**CONSIGNES**.
- A) Transcrivez fidèlement le passage du texte fourni compris entre « Une feuille de route pour sortir » et « Boursorama avec AFP. », ces deux segments inclus.
- B) D'après le texte fourni, avec combien de fédérations européennes de l'éolien le ministère allemand de l'Économie et de l'Énergie a-t-il élaboré son plan conjoint ?

Le gouvernement allemand a présenté, le 5 août, une feuille de route pour réduire la dépendance de la filière éolienne européenne aux terres rares et aimants permanents fournis par la Chine. Un tournant stratégique dans un contexte marqué par des tensions croissantes entre Pékin et les capitales occidentales, et des perturbations majeures dans les chaînes d’approvisionnement mondiales.
L’Allemagne veut réduire la dépendance de l’éolien européen à la Chine

Une feuille de route pour sortir de l’ombre chinoise
L’annonce de cette stratégie s’est matérialisée dans un plan conjoint dévoilé par le ministère allemand de l’Économie et de l’Énergie, en partenariat avec cinq fédérations européennes de l’éolien. L’objectif est clair : « rendre le secteur plus résilient » et, surtout, « éviter une dépendance excessive aux importations de certains États », selon le document consulté par Boursorama avec AFP.

**LISTE FOURNIE**.

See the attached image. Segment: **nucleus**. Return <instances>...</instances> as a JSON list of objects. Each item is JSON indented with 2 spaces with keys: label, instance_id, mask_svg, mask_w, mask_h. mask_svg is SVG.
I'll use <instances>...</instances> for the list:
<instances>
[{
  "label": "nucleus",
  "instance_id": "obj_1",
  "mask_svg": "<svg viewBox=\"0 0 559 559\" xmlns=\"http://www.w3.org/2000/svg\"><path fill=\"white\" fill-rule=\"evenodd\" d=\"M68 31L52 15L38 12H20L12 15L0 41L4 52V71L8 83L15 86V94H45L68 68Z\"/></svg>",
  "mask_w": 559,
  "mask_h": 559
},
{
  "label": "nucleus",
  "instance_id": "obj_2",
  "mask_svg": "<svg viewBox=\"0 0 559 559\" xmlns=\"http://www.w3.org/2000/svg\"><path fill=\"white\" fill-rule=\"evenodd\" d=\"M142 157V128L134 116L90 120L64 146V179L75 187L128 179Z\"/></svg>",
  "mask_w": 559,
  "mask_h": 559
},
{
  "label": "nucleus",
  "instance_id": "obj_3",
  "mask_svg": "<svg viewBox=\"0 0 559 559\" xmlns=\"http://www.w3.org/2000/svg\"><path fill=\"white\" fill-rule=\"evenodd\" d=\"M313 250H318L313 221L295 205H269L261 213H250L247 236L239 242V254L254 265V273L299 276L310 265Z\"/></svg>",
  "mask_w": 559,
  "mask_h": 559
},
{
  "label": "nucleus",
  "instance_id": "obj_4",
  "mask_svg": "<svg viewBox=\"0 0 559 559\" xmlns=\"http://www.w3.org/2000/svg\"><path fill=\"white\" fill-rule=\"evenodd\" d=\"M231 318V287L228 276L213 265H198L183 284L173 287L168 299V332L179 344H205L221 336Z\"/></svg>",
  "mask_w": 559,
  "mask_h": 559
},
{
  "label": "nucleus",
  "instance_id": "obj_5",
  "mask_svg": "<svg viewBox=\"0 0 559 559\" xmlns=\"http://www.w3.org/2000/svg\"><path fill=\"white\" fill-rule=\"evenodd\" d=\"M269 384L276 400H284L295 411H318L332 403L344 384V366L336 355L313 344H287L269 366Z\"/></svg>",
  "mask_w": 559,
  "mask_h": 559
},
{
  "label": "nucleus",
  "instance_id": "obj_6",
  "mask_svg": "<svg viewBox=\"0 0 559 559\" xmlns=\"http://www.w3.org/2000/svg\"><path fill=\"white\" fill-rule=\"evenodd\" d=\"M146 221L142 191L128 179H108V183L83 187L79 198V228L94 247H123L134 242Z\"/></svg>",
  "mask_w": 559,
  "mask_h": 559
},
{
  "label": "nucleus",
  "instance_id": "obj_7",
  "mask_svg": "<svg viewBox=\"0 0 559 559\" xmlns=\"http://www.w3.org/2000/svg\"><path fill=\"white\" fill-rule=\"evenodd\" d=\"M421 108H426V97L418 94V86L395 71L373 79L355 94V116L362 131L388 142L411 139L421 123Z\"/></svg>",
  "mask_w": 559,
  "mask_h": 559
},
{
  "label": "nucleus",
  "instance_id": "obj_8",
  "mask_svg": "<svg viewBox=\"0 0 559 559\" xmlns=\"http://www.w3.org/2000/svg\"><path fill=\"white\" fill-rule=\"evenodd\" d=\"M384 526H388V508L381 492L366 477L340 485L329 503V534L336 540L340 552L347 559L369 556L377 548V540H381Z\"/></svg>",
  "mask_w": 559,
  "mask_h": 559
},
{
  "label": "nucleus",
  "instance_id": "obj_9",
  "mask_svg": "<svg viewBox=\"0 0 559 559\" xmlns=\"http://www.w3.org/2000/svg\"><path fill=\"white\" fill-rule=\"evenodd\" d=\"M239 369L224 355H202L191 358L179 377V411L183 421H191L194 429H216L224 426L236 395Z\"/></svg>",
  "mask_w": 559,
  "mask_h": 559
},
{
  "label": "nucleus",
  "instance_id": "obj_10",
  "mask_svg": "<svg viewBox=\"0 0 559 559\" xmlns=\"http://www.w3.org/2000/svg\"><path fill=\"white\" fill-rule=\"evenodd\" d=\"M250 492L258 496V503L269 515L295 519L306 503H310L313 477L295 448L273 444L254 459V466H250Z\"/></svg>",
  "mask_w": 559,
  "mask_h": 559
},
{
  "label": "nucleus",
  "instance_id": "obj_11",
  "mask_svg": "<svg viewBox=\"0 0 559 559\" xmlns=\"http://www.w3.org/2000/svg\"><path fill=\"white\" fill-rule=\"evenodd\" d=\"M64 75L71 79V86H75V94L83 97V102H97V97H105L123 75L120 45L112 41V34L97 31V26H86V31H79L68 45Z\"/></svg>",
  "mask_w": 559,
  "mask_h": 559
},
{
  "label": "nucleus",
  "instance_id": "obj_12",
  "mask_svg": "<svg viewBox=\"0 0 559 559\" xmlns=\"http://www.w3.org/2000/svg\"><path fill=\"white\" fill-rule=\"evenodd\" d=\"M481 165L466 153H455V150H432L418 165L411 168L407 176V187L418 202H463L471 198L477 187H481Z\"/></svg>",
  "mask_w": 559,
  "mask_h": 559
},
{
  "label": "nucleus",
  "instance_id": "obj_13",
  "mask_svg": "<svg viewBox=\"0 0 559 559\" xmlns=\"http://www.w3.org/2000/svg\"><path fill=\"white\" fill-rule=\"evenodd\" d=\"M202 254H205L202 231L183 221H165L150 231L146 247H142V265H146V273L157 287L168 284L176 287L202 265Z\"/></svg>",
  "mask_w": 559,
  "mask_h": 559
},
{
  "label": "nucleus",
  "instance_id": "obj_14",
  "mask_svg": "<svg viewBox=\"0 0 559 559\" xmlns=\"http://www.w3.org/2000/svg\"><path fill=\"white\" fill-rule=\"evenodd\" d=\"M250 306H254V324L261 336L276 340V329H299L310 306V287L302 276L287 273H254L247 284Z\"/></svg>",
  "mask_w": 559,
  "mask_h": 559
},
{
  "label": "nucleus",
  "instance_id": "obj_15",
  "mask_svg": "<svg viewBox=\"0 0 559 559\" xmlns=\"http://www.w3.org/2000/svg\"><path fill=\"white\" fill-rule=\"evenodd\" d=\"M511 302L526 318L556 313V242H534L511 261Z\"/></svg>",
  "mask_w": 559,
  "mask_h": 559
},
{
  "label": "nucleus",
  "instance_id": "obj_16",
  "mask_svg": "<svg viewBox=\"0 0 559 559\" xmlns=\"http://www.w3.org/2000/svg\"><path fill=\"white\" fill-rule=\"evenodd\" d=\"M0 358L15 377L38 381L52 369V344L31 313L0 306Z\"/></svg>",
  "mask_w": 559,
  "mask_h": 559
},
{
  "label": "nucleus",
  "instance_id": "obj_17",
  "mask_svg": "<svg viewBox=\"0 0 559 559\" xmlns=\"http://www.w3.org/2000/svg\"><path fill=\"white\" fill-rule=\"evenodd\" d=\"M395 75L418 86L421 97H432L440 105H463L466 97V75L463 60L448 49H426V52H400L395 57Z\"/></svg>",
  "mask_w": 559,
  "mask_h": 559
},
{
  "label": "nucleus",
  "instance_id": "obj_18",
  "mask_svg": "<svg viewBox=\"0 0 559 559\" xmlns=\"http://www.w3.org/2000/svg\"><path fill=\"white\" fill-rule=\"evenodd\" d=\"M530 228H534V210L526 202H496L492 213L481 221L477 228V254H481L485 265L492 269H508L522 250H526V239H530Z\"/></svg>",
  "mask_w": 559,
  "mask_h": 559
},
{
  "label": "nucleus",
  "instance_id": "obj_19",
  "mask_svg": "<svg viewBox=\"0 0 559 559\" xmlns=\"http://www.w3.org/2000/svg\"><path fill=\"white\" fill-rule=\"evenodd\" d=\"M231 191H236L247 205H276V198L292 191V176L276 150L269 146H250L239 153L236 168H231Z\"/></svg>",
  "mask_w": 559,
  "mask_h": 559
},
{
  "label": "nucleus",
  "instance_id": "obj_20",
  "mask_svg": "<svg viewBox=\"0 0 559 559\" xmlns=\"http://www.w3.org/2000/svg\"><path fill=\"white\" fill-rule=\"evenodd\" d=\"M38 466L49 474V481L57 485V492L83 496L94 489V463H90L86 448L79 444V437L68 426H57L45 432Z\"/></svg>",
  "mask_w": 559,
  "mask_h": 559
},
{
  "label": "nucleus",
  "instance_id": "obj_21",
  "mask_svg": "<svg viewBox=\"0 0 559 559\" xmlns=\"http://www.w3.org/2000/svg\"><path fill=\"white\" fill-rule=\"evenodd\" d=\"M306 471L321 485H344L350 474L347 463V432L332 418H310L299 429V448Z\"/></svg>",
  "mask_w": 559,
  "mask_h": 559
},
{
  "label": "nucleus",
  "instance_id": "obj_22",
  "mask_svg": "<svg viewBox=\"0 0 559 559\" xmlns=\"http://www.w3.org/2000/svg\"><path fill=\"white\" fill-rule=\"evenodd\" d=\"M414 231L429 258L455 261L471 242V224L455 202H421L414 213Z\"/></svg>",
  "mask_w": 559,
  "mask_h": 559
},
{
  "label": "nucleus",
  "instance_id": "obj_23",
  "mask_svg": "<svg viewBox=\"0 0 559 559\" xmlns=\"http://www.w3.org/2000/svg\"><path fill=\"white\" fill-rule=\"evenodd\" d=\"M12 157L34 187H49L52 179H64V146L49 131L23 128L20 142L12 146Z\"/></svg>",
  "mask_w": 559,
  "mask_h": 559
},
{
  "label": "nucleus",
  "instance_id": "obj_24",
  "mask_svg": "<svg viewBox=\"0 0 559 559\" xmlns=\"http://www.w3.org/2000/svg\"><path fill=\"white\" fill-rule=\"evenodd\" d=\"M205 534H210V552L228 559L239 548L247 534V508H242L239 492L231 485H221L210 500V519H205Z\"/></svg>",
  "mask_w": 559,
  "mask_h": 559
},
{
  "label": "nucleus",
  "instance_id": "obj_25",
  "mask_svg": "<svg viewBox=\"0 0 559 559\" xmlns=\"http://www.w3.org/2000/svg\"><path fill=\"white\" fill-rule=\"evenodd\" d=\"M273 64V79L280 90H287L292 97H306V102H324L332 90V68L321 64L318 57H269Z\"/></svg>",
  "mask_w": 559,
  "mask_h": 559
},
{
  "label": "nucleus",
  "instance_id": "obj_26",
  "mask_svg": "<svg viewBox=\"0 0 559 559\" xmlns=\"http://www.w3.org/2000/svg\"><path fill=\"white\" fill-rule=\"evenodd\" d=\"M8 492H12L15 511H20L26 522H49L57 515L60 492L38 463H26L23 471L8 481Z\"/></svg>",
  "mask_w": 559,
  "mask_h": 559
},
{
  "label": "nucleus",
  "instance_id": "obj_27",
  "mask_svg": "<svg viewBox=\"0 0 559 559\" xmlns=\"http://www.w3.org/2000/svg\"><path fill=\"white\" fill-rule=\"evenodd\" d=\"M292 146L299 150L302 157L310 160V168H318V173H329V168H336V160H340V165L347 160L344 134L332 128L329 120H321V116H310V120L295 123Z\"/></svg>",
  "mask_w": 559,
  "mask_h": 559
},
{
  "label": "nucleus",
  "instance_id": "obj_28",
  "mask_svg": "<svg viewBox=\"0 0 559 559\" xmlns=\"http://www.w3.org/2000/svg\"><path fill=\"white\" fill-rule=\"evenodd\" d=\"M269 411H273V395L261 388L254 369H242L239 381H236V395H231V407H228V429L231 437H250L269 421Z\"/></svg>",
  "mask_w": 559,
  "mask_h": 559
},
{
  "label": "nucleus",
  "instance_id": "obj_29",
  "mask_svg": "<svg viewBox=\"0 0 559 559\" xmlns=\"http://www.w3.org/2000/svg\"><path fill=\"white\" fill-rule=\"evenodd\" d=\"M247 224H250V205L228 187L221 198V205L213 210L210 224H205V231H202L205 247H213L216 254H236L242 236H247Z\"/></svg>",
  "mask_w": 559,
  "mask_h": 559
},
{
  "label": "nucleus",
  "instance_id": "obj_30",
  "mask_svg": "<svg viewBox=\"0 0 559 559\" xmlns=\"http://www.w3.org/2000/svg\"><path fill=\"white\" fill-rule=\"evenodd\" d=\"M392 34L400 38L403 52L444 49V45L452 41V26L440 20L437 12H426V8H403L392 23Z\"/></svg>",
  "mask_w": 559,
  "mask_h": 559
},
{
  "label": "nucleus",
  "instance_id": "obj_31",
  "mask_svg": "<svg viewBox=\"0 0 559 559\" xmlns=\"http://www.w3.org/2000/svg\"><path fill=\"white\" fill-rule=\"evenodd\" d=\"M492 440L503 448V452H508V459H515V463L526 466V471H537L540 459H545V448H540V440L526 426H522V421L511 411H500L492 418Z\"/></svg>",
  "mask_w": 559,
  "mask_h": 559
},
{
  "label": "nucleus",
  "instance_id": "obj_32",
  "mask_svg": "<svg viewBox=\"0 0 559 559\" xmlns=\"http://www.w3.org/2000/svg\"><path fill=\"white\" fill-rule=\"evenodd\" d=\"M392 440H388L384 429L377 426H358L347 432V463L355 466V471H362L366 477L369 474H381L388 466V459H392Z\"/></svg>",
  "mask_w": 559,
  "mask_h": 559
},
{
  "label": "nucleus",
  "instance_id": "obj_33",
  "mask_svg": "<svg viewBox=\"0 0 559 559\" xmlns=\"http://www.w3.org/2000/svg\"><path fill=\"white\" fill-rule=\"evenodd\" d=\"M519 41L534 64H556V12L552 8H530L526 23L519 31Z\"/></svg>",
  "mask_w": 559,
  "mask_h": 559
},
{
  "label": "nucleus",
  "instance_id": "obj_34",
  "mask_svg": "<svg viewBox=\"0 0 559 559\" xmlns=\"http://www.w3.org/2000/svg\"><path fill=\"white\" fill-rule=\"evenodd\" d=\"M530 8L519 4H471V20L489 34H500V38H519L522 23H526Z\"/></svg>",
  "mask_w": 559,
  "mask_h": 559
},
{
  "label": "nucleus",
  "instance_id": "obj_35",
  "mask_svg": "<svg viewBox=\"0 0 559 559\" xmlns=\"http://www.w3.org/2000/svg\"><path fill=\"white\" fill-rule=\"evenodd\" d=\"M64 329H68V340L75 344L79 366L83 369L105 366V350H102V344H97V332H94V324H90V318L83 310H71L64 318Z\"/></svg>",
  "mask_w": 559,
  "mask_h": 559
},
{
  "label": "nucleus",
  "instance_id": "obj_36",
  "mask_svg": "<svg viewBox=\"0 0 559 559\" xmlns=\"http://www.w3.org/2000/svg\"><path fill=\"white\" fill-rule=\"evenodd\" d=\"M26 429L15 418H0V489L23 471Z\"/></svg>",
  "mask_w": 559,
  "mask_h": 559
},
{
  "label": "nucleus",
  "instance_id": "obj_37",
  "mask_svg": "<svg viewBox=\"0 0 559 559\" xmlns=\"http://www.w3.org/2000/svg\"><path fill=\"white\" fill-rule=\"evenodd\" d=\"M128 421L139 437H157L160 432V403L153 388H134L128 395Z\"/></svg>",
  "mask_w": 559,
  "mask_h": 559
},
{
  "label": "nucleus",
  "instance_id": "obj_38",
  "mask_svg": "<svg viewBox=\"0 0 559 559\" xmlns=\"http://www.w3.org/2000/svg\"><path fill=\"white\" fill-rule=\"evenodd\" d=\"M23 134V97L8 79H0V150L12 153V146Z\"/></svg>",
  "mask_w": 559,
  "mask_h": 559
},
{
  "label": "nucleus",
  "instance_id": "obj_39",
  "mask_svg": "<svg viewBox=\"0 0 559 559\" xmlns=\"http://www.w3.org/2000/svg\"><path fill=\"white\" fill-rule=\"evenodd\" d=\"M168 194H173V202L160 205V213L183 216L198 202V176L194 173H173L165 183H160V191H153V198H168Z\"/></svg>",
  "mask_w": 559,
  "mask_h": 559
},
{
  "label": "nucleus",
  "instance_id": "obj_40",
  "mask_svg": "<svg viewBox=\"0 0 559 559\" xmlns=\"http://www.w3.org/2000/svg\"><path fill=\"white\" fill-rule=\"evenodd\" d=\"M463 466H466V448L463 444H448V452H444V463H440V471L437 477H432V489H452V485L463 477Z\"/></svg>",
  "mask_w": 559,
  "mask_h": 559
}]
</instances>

**RÉPONSES ATTENDUES**.
- A)
Une feuille de route pour sortir de l’ombre chinoise
L’annonce de cette stratégie s’est matérialisée dans un plan conjoint dévoilé par le ministère allemand de l’Économie et de l’Énergie, en partenariat avec cinq fédérations européennes de l’éolien. L’objectif est clair : « rendre le secteur plus résilient » et, surtout, « éviter une dépendance excessive aux importations de certains États », selon le document consulté par Boursorama avec AFP.

- B) Avec cinq fédérations européennes de l'éolien.